Designer-maker spotlight: TheUrbanative
Interview: Lin Murray
Three words to describe TheUrbanative?
Functionality. Craft. Story.
Tell us more about that, about story?
I believe representation, and the stories that mould us, are important – there is value in seeing yourself represented, it elevates you. Also, one of TheUrbanative’s core values is authentic design. When I approach any of my work, it’s from a personal standpoint on a specific subject – Ndebele graphics, for example – and not because everyone else is doing it. Everyone I have collaborated with also comes with their own unique way of looking at the world, and when we add all these view points together, it creates work that is truly unique and special.
From engineer to designer – how did that come about?
I grew up wanting to be a creator and problem solver and I guess I got to do that as a process engineer in the platinum mining industry, but I was yearning to be more creative. After 10 years, I finally had the means to go to design school, which is where I fell in love with the technical aspect of product and furniture design. After graduating, I worked as an interior designer and got the chance to have a small sponsored stand at Decorex in 2016 – then I had to design some pieces on the fly, and The Urbanative was born!
Can you describe your design process?
Again, for me it begins with, what story am I telling? And because I’m a contemporary designer, what new innovative technologies, materials and ways of thinking can I employ in order to have the work relevant to the modern client/user/viewer ie the urban native? I love the visual tension created by contrasting elements, materials and ideas, and the result thereof. I’m also inspired by patterns in everything and I love translating those patterns into functional 3D products. Most of my collections have begun with just a collection of sketches like line work, pattern play, differing shapes inspired by whatever it is I’m exploring and researching. I also believe you have to be plugged into the world around you, the conversations happening both on a local and global scale. Our Crown collection, for example, was inspired by African hair…
Why African hair?
There’s been a lot of conversation in pop culture globally about the politics of African hair, but also its magic and mystery, and even cultural significance in ancient civilisations, and I wanted to add to it. We often hear in mainstream media how stubborn and unruly African hair is – even I, as an African woman, struggled to fully love my hair until my late 20s. I wanted to offer an alternative view, to celebrate its beauty. So in a way, the collection is a kind of love letter to my own hair, but what’s been so amazing for me is how people from different backgrounds have really connected with it.

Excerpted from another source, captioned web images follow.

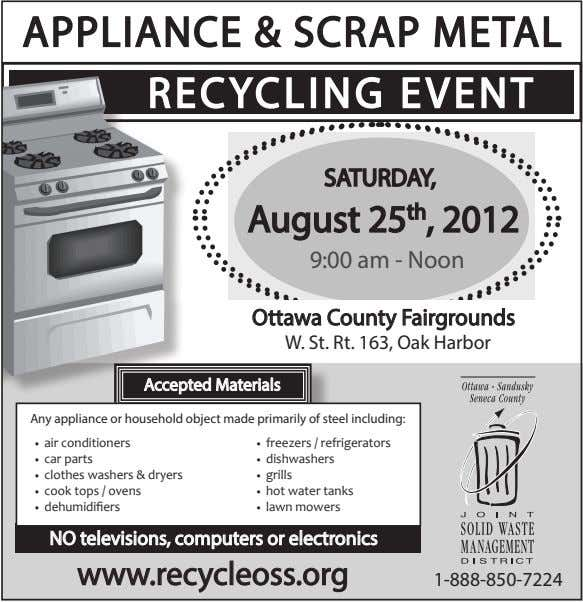 APPLIANCE & SCRAP METAL RECYCLING EVENT SATURDAY, August 25 th , 2012 9:00 am -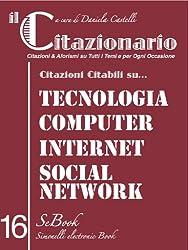 il CITAZIONARIO n. 16: Citazioni & Aforismi su Tutti i Temi e per Ogni Occasione (Italian Edition)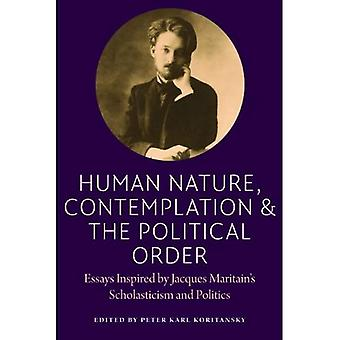 Human Nature, Contemplation, and the Political Order: Essays Inspired by Jacques Maritain's Scholasticism and...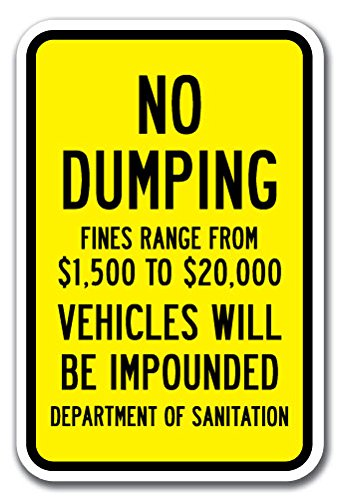 No Dumping Fines Range From $1,500 To $20,000 Vehicles Will Be Impounded Department Of Sanitation Sign 12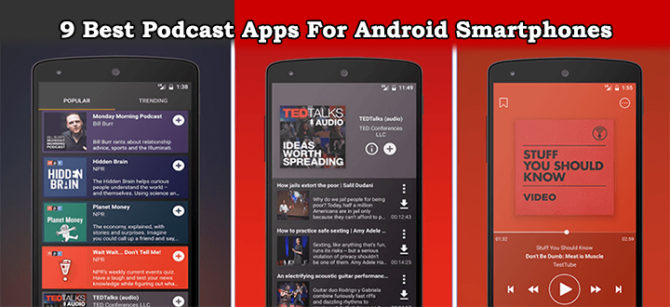 9 Best Podcast Apps For Android Smartphones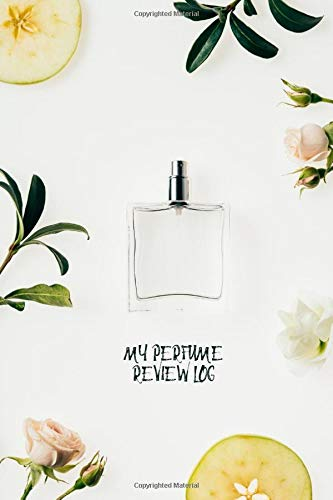 My Perfume Review Log: Perfume Tester Notebook, Essential Oils, Fragrance Aromatherapy, Scents, Cologne, Black Currant, Plum, Rose, Jasmine, Amber, ... (Perfumes and Fragrance Oils, Band 20)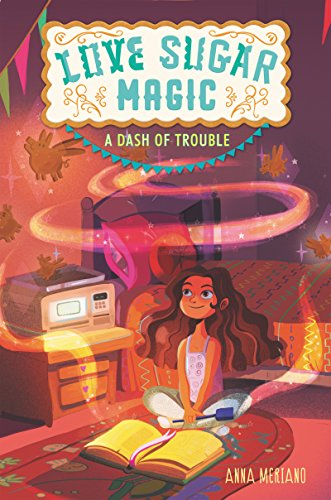 A Dash of Trouble (Love Sugar Magic, Bk. 1)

Where else do you turn for inspiration?
Everywhere, be it art, travel, everyday life and how people live – history, heritage, culture, societies – but also technology, engineering, nature…
What are your favourite materials to work with?
At the moment, I’m obsessed with cord, woven rope and woven details, as well as terrazzo and terrazzo-esque stone. But more than anything I’m excited by unexplored technologies that elevate materials, such as Dutch company Plasticiet’s man-made ‘marble’ from discarded plastics.
What does being named Designer of the Year alongside Thabisa Mojo at this year’s 100% Design mean to you?
The announcement was such an unbelievable and unexpected moment! I think because I came from an engineering background with no experience of the creative industry but a desire to learn and create from the heart, I’ve sometimes seen myself as an outsider. But the more we create and put work out that has meaning, and the more people connect with it, the easier it gets for me to believe that I am actually doing exactly what I ought to be doing with my life.
What are the challenges of being a designer in SA?
Establishing any new business is challenging; being an entrepreneur is a hard journey. I think more than anything, especially in a world that celebrates and sees the beauty in something for five minutes, you cannot do it for the accolades – you have to have a driving purpose that is not fuelled by the outside, but something deeper. But it’s not just about creating pretty things… the minute you have staff and people depending on your dream to succeed, it becomes more about the business of design, and how to sustain it. I wish more colleges prepared their students to run businesses on a more practical level.
What’s your best piece that you’ve made?
[Laughs] I have a few, but I guess if I had to nail it down it would be the Oromo chair and the Nenzima server. I’m a huge fan of form when I design because I believe if the form is resolved then the piece can live forever. The fun begins when you start playing with various materials and you get a glimpse of the different ‘faces’ of the piece. The Oromo chair can be made to exude an array of look and feels, fitting into muted interiors or vibrant ones, and the same can be said of the Nenzima server. Additionally, when we’ve applied certain minute changes in terms of proportion and scale to both the pieces, they’ve managed to give birth to two or three more iterations of themselves – and that’s cool!
And if there was one SA design piece you wish you could have made…?
The Shongololo couch by Haldane Martin – because of its resolved form, the versatility of the design, and it’s fun! I first came across it whilst studying interior design and I think at some point most of my school design projects had a Shongololo couch in them…
What excites you most about SA design right now?
All the new fresh talent that’s bubbling on the surface – I am inspired so much by it and how all these amazing voices will shape and add to the SA design landscape. I love the stories and energy behind locally designed products; the vibrancy and authenticity and the fact that there’s a ‘community’ culture wherein designers come together and feed off each other’s energy. The result is original products that have a unique global appeal.